-- Text for analysis follows --

Reflection:
Mary, Mother of Holy Hope
Emily Dickinson calls hope the thing with feathers. Like a singing bird it keeps spirits up in the chill, the dark or the storm. If I associate hope with a bird it would be because they flit around; they are here then they are there.
I received an email from a friend saying that her brother was on his way from Rome to Bologna to see a cancer specialist. The glioblastoma tumor was increasing and treatments ineffective. A second email two days later said that the doctor found no cancer, only a hole in the brain(!), but no cancer. She could not describe the joy of her brother and family on the train ride back to Rome. What a difference between two emails. The first asked for prayers that spoke of hope, but the ‘feathered thing’ looked a bit irrelevant, not at all up to a seemingly impossible task to me. In the second email ‘hope’ was not to be found, only celebration. Hope had been there and then flitted away.
Today the Word of God calls us to hope. The prophets offer hope despite some very hard word. Matthew overflows with hope- what you hear in darkness, speak in light; do not be afraid of anything; do not be intimidated but have hope.
The Passionist community today celebrates a feast observed from the time of its founding, ‘Mary, Mother of Hope’. Thomas Struzzeiri, CP, promoted this devotion. He carried a picture of Mary, Mother of Hope on his parish missions. Soon this picture was found in the rooms of the religious. The devotion invites all to ask Mary’s assistance in their spiritual need, and to see her as model and support of our hope.

-- Text for analysis concluded --
-- Data under study follows --

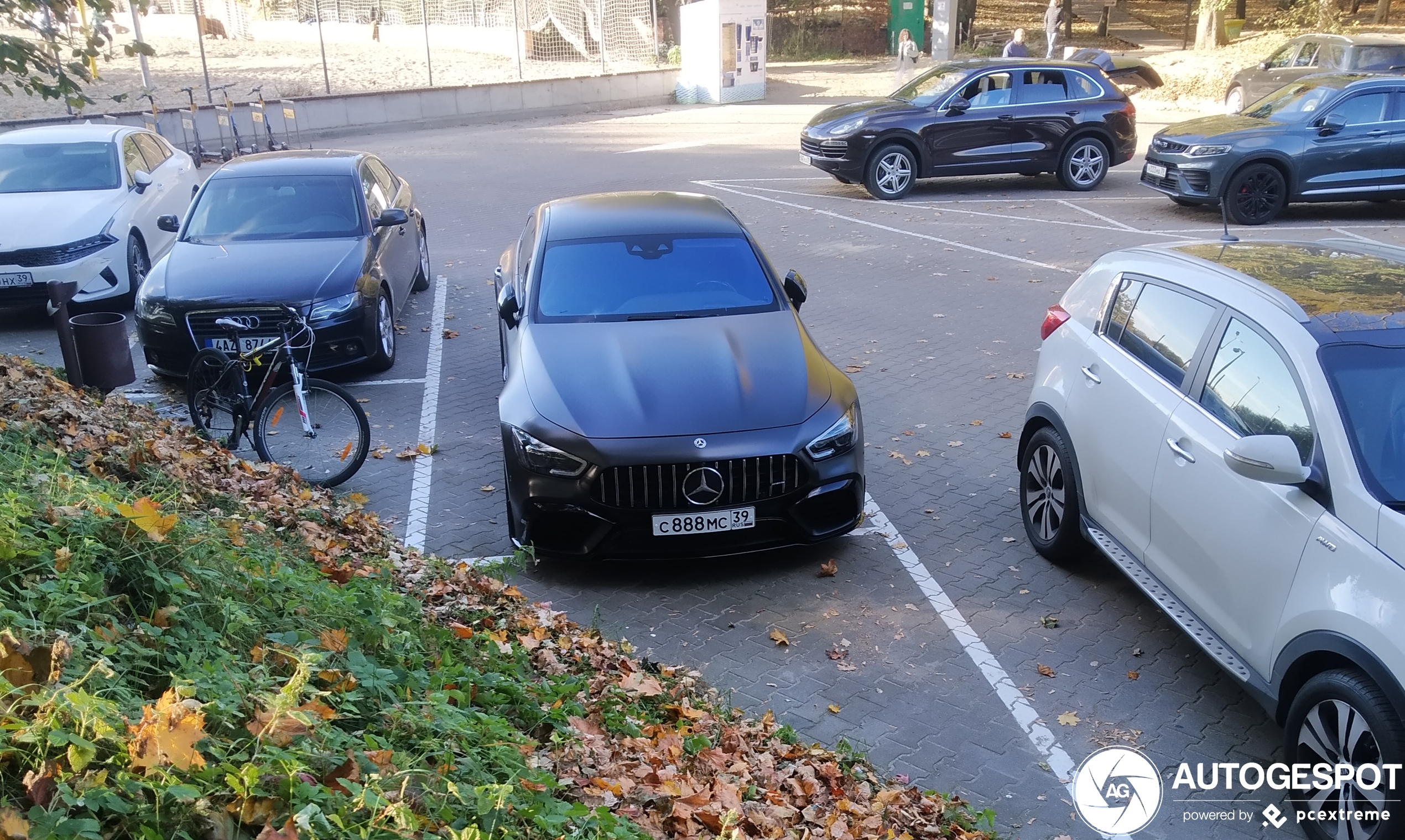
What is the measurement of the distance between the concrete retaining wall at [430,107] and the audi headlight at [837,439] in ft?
70.5

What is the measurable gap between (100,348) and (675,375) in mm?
4220

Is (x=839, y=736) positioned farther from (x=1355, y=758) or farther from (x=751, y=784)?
(x=1355, y=758)

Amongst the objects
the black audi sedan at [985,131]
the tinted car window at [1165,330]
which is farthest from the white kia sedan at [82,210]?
the tinted car window at [1165,330]

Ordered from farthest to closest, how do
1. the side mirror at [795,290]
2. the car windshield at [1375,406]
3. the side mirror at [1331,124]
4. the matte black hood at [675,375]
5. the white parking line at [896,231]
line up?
1. the side mirror at [1331,124]
2. the white parking line at [896,231]
3. the side mirror at [795,290]
4. the matte black hood at [675,375]
5. the car windshield at [1375,406]

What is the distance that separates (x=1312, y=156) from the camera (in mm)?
14438

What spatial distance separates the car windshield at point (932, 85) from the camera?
1703 cm

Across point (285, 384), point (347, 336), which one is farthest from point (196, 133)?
point (285, 384)

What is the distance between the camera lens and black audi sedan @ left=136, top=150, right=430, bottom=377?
870 centimetres

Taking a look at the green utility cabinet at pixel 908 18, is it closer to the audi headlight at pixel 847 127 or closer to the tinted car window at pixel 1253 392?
the audi headlight at pixel 847 127

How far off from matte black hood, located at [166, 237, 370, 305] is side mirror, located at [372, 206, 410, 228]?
0.32m

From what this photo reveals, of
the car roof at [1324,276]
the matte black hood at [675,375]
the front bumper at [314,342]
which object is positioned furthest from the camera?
the front bumper at [314,342]

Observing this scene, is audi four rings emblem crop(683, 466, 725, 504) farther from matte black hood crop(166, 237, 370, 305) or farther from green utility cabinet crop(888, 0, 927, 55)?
green utility cabinet crop(888, 0, 927, 55)

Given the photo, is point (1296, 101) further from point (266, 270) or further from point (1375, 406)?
point (266, 270)

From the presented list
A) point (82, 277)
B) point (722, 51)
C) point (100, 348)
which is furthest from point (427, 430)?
point (722, 51)
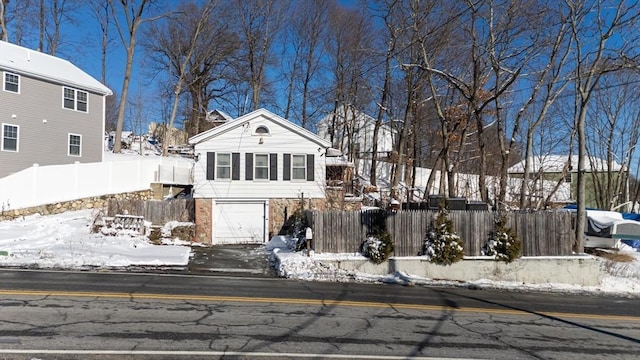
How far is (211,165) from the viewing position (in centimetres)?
2291

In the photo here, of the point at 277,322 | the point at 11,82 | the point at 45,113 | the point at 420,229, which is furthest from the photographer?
the point at 45,113

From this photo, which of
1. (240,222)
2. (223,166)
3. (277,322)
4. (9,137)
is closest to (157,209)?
(223,166)

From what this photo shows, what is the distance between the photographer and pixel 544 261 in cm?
1608

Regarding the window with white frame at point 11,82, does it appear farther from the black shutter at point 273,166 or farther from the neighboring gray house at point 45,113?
the black shutter at point 273,166

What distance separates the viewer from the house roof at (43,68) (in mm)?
24555

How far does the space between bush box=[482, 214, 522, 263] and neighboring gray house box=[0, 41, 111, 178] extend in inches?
937

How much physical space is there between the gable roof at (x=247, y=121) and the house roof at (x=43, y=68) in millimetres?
9962

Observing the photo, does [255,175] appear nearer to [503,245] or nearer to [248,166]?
[248,166]

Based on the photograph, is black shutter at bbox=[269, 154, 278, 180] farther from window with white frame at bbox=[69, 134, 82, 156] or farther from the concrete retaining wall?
window with white frame at bbox=[69, 134, 82, 156]

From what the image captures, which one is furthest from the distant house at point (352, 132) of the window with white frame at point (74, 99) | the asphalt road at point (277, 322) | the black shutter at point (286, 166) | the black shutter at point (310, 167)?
the asphalt road at point (277, 322)

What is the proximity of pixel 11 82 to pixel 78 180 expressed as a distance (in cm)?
684

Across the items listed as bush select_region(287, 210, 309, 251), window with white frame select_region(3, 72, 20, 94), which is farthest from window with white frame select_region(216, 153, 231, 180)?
window with white frame select_region(3, 72, 20, 94)

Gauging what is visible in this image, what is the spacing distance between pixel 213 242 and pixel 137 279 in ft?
36.3

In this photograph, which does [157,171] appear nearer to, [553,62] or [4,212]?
[4,212]
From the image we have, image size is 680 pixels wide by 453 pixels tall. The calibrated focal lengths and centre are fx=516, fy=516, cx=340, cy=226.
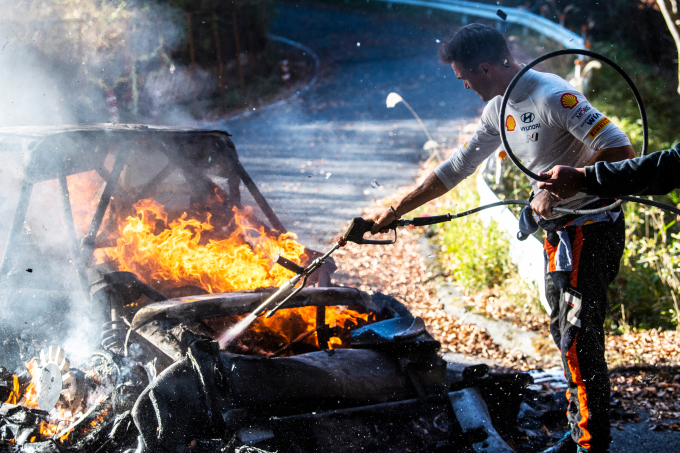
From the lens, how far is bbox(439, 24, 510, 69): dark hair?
329 cm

-- Data under study concluded --

Work request:
Carry the reflection on Mary, Mother of Hope forward from its last sentence. The data come from a source separate from the reflection on hope.

Response to the task:
Blessed Dominic Barberi, CP offers a reflection on Mary as a model of Hope: hope is an anchor that keeps the ship of our souls safe on the stormy sea of a troubled world. It enables us to confidently expect eternal life and the aids that lead to it. Since Mary possessed this virtue to an heroic degree she is appropriately called ‘Mother of Holy Hope’. Barberi gives a picture of hope from the Song of Songs: ‘who is this coming up from the desert, leaning upon her lover?’ Mary hoped on Calvary, when the disciples fled in fear, in the persecution of the infant Church. She remained firm in the midst of what seemed disaster and supported those who turned to her as to a mother. She encourages the weak, lifts those who fall and urges the strong to ever greater trust. Mary has not resigned from such maternal service in our day.
Dominic Barberi was a theologian and teacher, who went to England with hopes of enabling dialogue and union between the English Church and Rome. He suffered much from cultural and religious differences, and did not see ‘his hope’ realized. But he had a unique gift, a surprise: welcoming John Henry Newman into the Roman Church.
On June 27 as my friend’s brother went to see the doctor in Bologna. In her second email he shared with me her prayer, ‘that my mother, who had recently died, would accompany Mary, Jesus mother, to plead before her son for the recovery of my terminally ill brother’. In my prayer I had forgotten that Mary is the Mother of Hope. My friend did not!
Fr. William Murphy, CP is the pastor of Immaculate Conception parish in Jamaica, New York.